RECORDS FOR THIS EXERCISE:
╭──

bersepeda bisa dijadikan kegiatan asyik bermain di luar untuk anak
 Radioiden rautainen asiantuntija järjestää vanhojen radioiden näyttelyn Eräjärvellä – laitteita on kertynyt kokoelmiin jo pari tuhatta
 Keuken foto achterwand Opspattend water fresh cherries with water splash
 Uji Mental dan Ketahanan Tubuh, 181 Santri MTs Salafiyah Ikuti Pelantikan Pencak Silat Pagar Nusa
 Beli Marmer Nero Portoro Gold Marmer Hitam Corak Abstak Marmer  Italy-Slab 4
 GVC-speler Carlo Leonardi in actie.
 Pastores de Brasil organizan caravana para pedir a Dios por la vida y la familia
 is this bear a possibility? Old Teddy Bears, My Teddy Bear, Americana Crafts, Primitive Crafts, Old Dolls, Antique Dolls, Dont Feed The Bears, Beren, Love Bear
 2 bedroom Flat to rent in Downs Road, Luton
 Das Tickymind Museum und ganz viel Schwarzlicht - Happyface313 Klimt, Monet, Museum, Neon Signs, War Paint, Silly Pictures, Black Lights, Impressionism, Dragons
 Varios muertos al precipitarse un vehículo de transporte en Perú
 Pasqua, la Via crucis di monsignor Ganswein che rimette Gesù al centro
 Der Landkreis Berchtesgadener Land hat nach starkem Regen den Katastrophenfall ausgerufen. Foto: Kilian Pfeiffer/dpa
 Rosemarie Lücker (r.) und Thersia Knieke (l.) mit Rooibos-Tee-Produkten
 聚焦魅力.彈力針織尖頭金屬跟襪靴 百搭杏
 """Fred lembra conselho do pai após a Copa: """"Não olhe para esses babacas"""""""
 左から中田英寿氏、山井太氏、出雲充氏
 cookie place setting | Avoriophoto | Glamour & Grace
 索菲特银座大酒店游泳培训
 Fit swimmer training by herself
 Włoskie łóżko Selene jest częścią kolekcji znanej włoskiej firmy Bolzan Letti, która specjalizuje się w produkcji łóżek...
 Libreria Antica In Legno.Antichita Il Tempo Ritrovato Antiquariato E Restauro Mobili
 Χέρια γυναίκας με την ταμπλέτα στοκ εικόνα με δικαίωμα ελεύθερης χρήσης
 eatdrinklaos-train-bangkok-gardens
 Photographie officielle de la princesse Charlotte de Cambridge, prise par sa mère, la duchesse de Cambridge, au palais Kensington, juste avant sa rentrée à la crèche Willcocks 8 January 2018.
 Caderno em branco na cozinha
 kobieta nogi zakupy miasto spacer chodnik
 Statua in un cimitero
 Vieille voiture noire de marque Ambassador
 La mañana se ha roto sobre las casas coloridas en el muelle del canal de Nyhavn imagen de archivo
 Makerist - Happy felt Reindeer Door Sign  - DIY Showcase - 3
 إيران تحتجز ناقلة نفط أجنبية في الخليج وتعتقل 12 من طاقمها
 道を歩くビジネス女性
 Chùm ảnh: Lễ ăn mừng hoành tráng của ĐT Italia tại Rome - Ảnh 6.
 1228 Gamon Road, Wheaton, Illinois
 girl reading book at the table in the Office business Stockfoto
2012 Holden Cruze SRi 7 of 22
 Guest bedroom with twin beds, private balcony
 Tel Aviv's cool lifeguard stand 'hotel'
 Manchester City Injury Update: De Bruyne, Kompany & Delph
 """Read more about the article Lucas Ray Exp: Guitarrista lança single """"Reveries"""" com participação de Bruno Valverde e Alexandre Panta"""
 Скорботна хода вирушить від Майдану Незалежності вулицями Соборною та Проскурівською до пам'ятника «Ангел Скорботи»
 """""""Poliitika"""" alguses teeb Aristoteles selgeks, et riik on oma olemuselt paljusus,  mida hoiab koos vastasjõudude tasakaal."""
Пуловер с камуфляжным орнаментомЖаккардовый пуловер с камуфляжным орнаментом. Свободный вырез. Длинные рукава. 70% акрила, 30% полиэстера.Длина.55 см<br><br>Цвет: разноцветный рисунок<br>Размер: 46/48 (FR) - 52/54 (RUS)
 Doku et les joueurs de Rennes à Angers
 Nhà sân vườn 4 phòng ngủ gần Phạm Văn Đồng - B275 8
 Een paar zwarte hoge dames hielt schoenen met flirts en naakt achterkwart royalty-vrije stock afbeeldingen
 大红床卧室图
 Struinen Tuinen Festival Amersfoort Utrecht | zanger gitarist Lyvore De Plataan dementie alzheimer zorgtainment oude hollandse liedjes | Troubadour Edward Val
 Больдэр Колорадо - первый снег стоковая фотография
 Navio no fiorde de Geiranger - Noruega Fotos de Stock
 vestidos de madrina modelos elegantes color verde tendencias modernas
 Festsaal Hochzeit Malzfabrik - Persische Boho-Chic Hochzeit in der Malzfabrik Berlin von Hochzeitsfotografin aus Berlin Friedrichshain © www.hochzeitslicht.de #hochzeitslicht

╰──

TASK DIRECTIONS: The required output is all of the material, word for word.

SOLUTION FOR THIS EXERCISE:
bersepeda bisa dijadikan kegiatan asyik bermain di luar untuk anak
 Radioiden rautainen asiantuntija järjestää vanhojen radioiden näyttelyn Eräjärvellä – laitteita on kertynyt kokoelmiin jo pari tuhatta
 Keuken foto achterwand Opspattend water fresh cherries with water splash
 Uji Mental dan Ketahanan Tubuh, 181 Santri MTs Salafiyah Ikuti Pelantikan Pencak Silat Pagar Nusa
 Beli Marmer Nero Portoro Gold Marmer Hitam Corak Abstak Marmer  Italy-Slab 4
 GVC-speler Carlo Leonardi in actie.
 Pastores de Brasil organizan caravana para pedir a Dios por la vida y la familia
 is this bear a possibility? Old Teddy Bears, My Teddy Bear, Americana Crafts, Primitive Crafts, Old Dolls, Antique Dolls, Dont Feed The Bears, Beren, Love Bear
 2 bedroom Flat to rent in Downs Road, Luton
 Das Tickymind Museum und ganz viel Schwarzlicht - Happyface313 Klimt, Monet, Museum, Neon Signs, War Paint, Silly Pictures, Black Lights, Impressionism, Dragons
 Varios muertos al precipitarse un vehículo de transporte en Perú
 Pasqua, la Via crucis di monsignor Ganswein che rimette Gesù al centro
 Der Landkreis Berchtesgadener Land hat nach starkem Regen den Katastrophenfall ausgerufen. Foto: Kilian Pfeiffer/dpa
 Rosemarie Lücker (r.) und Thersia Knieke (l.) mit Rooibos-Tee-Produkten
 聚焦魅力.彈力針織尖頭金屬跟襪靴 百搭杏
 """Fred lembra conselho do pai após a Copa: """"Não olhe para esses babacas"""""""
 左から中田英寿氏、山井太氏、出雲充氏
 cookie place setting | Avoriophoto | Glamour & Grace
 索菲特银座大酒店游泳培训
 Fit swimmer training by herself
 Włoskie łóżko Selene jest częścią kolekcji znanej włoskiej firmy Bolzan Letti, która specjalizuje się w produkcji łóżek...
 Libreria Antica In Legno.Antichita Il Tempo Ritrovato Antiquariato E Restauro Mobili
 Χέρια γυναίκας με την ταμπλέτα στοκ εικόνα με δικαίωμα ελεύθερης χρήσης
 eatdrinklaos-train-bangkok-gardens
 Photographie officielle de la princesse Charlotte de Cambridge, prise par sa mère, la duchesse de Cambridge, au palais Kensington, juste avant sa rentrée à la crèche Willcocks 8 January 2018.
 Caderno em branco na cozinha
 kobieta nogi zakupy miasto spacer chodnik
 Statua in un cimitero
 Vieille voiture noire de marque Ambassador
 La mañana se ha roto sobre las casas coloridas en el muelle del canal de Nyhavn imagen de archivo
 Makerist - Happy felt Reindeer Door Sign  - DIY Showcase - 3
 إيران تحتجز ناقلة نفط أجنبية في الخليج وتعتقل 12 من طاقمها
 道を歩くビジネス女性
 Chùm ảnh: Lễ ăn mừng hoành tráng của ĐT Italia tại Rome - Ảnh 6.
 1228 Gamon Road, Wheaton, Illinois
 girl reading book at the table in the Office business Stockfoto
2012 Holden Cruze SRi 7 of 22
 Guest bedroom with twin beds, private balcony
 Tel Aviv's cool lifeguard stand 'hotel'
 Manchester City Injury Update: De Bruyne, Kompany & Delph
 """Read more about the article Lucas Ray Exp: Guitarrista lança single """"Reveries"""" com participação de Bruno Valverde e Alexandre Panta"""
 Скорботна хода вирушить від Майдану Незалежності вулицями Соборною та Проскурівською до пам'ятника «Ангел Скорботи»
 """""""Poliitika"""" alguses teeb Aristoteles selgeks, et riik on oma olemuselt paljusus,  mida hoiab koos vastasjõudude tasakaal."""
Пуловер с камуфляжным орнаментомЖаккардовый пуловер с камуфляжным орнаментом. Свободный вырез. Длинные рукава. 70% акрила, 30% полиэстера.Длина.55 см<br><br>Цвет: разноцветный рисунок<br>Размер: 46/48 (FR) - 52/54 (RUS)
 Doku et les joueurs de Rennes à Angers
 Nhà sân vườn 4 phòng ngủ gần Phạm Văn Đồng - B275 8
 Een paar zwarte hoge dames hielt schoenen met flirts en naakt achterkwart royalty-vrije stock afbeeldingen
 大红床卧室图
 Struinen Tuinen Festival Amersfoort Utrecht | zanger gitarist Lyvore De Plataan dementie alzheimer zorgtainment oude hollandse liedjes | Troubadour Edward Val
 Больдэр Колорадо - первый снег стоковая фотография
 Navio no fiorde de Geiranger - Noruega Fotos de Stock
 vestidos de madrina modelos elegantes color verde tendencias modernas
 Festsaal Hochzeit Malzfabrik - Persische Boho-Chic Hochzeit in der Malzfabrik Berlin von Hochzeitsfotografin aus Berlin Friedrichshain © www.hochzeitslicht.de #hochzeitslicht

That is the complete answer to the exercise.